Methods: Reports of drug-induced Brugada syndrome recounted by an international database (http://www.brugadadrugs.org) were reviewed. The clinical and baseline electrocardiographic features of patients who developed this syndrome were analyzed.

Results: Overall, 61 cases of drug-induced Brugada syndrome caused by non-cardiac medications were identified. The most frequently reported agents were lithium and propofol (each accounting for 13% of the cases), cocaine (11%), and amitriptyline (10%). Over-dosage was involved in 48% of the cases. The majority of patients (84%) were of male gender, and the mean age was 40±17 years. Only 9% of the patients had prior history of syncope, and 7% had a family history of sudden death. By definition, type I Brugada pattern manifested in all cases during therapy with the culprit drug. In contrast, the ECG in the absence of offending drugs was normal in 66% of the cases and showed minor ECG abnormalities (including complete or incomplete right bundle branch block or an rSr’ pattern in leads V1-V2) in 20% of the cases. Importantly, in the absence of drugs, type II or type III Brugada pattern was observed in only 6% and 8% of the cases, respectively. In all but one case, drug-induced Brugada syndrome associated with oral medications occurred weeks to years after initiation of therapy.

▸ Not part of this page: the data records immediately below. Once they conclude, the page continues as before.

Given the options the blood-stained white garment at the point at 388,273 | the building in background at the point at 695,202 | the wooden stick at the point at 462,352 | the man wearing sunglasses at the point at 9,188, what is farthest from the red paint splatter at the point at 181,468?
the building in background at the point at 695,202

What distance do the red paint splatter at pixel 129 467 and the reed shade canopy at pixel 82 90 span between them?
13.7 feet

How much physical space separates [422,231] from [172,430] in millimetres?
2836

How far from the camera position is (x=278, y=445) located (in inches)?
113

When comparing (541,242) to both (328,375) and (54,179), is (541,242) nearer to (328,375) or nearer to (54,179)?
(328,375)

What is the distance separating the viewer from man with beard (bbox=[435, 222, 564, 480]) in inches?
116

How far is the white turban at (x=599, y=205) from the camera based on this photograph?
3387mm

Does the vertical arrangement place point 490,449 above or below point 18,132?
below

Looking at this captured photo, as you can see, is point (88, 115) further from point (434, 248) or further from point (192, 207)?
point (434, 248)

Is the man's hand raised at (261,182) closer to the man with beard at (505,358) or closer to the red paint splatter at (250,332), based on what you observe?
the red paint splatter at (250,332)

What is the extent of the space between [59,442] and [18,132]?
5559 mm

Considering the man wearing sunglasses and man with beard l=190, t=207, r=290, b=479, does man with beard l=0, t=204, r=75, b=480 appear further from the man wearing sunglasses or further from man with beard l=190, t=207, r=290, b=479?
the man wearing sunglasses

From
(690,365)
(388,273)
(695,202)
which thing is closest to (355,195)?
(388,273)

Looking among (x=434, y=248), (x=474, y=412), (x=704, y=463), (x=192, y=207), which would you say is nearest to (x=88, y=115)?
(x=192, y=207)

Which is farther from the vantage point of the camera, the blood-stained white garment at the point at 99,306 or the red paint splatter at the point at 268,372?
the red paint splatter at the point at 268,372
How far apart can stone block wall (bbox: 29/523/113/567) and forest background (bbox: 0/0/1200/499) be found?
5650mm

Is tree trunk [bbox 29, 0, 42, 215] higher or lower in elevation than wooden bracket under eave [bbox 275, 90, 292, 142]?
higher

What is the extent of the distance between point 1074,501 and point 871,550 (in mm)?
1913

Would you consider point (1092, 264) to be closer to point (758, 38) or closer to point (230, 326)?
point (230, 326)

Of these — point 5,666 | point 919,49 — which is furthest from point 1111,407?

Conclusions: Drug-induced Brugada syndrome related to non-cardiac drugs occurs predominantly in adult males and is frequently due to over-dosage. Importantly, the majority of patients with drug-induced Brugada-syndrome has a normal ECG at baseline and developed this complication late after therapy initiation. Consequently, neither ECG pre-screening, nor in-hospital monitoring, is likely to reduce the risk for drug-induced Brugada syndrome.